O ato da Câmara de Santos não foi isolado. Em Natal, no Rio Grande do Norte, o Legislativo local restituiu os mandatos do ex-prefeito Djalma Maranhão e do vice Luis Gonzaga dos Santos, também cassados durante o regime militar. 



O processo de reparação teve início em 2012, quando a Câmara dos Deputados, em Brasília, realizou uma cerimônia de devolução dos mandatos de 173 parlamentares. Entre eles, os ex-governadores Leonel Brizola e Mário Covas, além de Plinio de Arruda Sampaio, candidato à presidente pelo PSOL em 2010, e do advogado Gastone Righi, liderança política de Santos.

Em agosto de 2013, 14 parlamentares comunistas também tiveram seus mandatos restituídos na Câmara Federal. Na lista, o escritor Jorge Amado e Carlos Mariguela. Todos haviam sido cassados em 1948, durante o governo de Eurico Gaspar Dutra.

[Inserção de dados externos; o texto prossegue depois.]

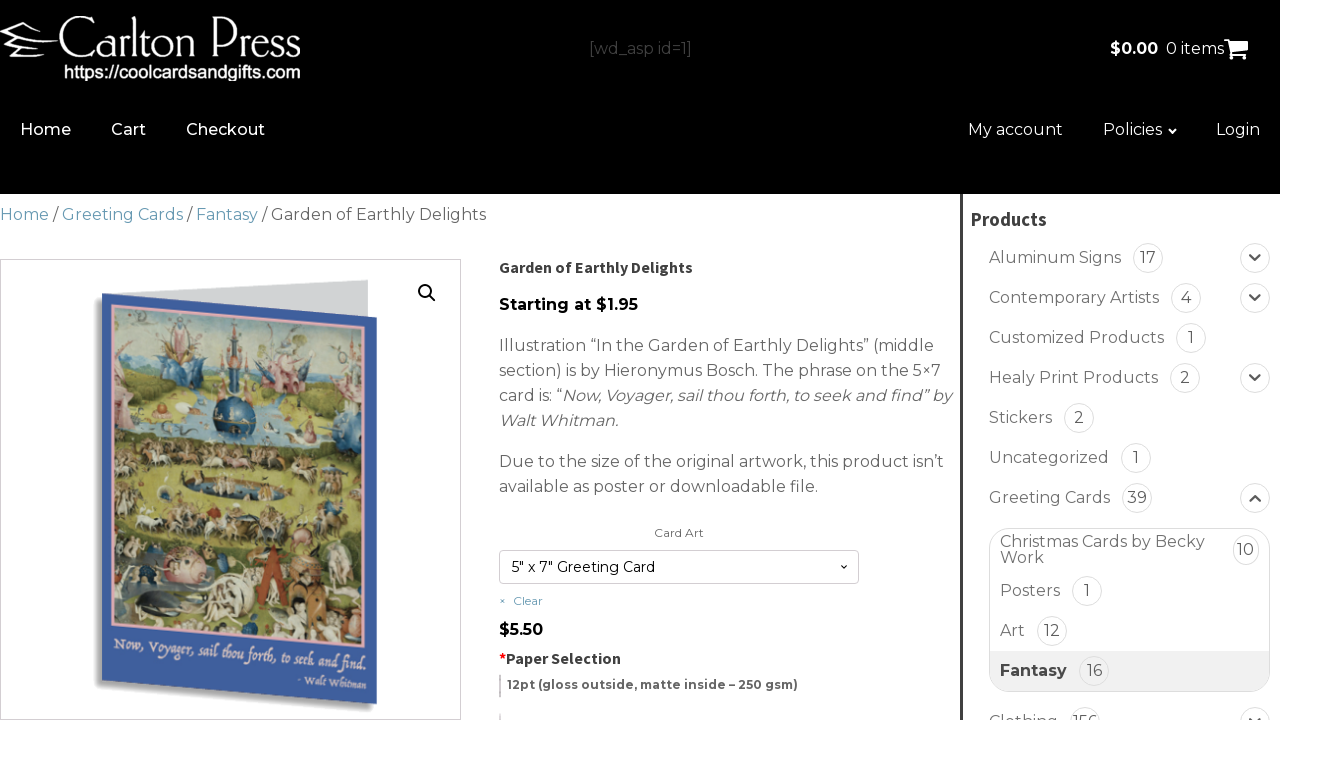

--- FILE ---
content_type: text/css
request_url: https://coolcardsandgifts.com/wp-content/uploads/oxygen/css/55444.css?cache=1683126634&ver=4222e59e01b35f563adb6a1decfbc7c3
body_size: 387
content:
#div_block-3-55444{width:75%}#div_block-4-55444{width:25.00%;border-left-width:1;border-left-style:solid}@media (max-width:991px){#new_columns-2-55444> .ct-div-block{width:100% !important}}#headline-9-55444{margin-left:8px;margin-top:16px}#headline-10-55444{margin-left:8px}#inner_content-5-55444{margin-right:16px}#shortcode-8-55444{margin-left:16px}#shortcode-7-55444{margin-left:16px}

A devolução dos mandatos não precisa produzir efeito prático, e sim manter acesa a necessidade de se desnudar o que a censura insistiu em esconder por duas décadas. Pensar o regime militar é um ato de educação política, tão frágil neste país quanto à relevância do debate público, que muitas vezes resulta em exercícios de intolerância, tão comuns em tempos de velocidade, construção e difusão de informações.

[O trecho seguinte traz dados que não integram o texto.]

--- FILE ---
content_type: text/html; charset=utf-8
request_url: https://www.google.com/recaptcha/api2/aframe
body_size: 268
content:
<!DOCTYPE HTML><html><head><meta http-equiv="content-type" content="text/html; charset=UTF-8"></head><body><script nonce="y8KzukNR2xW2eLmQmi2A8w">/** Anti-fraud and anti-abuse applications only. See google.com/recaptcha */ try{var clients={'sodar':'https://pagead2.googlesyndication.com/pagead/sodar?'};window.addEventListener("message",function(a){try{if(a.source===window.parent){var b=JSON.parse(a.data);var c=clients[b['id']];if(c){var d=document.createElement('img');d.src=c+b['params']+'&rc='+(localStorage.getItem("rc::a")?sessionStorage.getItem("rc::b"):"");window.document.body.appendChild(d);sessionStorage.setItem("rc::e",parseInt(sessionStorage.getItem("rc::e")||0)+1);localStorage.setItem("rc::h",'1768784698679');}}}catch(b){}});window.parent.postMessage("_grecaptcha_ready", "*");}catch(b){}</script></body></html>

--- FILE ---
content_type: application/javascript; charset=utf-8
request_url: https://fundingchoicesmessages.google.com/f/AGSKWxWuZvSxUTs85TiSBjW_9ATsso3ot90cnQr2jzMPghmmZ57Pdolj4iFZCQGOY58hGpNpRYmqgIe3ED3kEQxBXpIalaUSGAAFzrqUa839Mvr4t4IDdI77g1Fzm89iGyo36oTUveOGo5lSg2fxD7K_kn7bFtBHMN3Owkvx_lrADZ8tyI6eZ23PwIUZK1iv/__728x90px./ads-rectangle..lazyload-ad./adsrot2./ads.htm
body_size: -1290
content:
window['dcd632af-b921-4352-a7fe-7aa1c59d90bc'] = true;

A Universidade Católica de Santos, por exemplo, abriu as portas para relembrar e gerar a troca de experiências entre aqueles que viveram a ditadura ou a estudaram a fundo. Com auditórios lotados, houve três exibições do documentário “O dia que durou 21 anos”, dirigido por Camilo Tavares e lançado em 2013. Camilo é filho do jornalista Flavio Tavares, um dos 15 presos políticos banidos do país por envolvimento no sequestro do embaixador dos Estados Unidos, Charles Elbrick.

Um exemplo negativo foi a manifestação dentro de uma sala de aula, na Universidade de São Paulo, quando um professor foi impedido de defender a ditadura militar. Alunos invadiram a sala em, encapuzados, impediram o professor de ter a palavra.

É claro que defender a ditadura militar, diante de tanta informação sobre o período, soa como uma opinião deslocada, desinformada e – por que não? – patética. Mas o processo democrático só sobrevive com a pluralidade de pontos de vista e a liberdade de simplesmente ser indiferente a eles. E ver um sujeito em cima do banquinho na praça, pregando ao vento, é mais melancólico. É a voz que grita em silêncio, que nasce morta pelo ridículo. 




Calar alguém na marra porque ele pensa diferente, ainda que defenda um modelo indefensável, significa se tornar irmão gêmeo dele. Calar os diferentes é o que a ditadura militar fez por 21 anos. 

Dar a palavra aos defensores do regime é permitir que eles tenham a chance, num clima de liberdade, de ouvir seus erros e suas bravatas ao som das próprias vozes. É assim, das Câmaras às salas de aula, que talvez se aprenda o valor da liberdade e da democracia.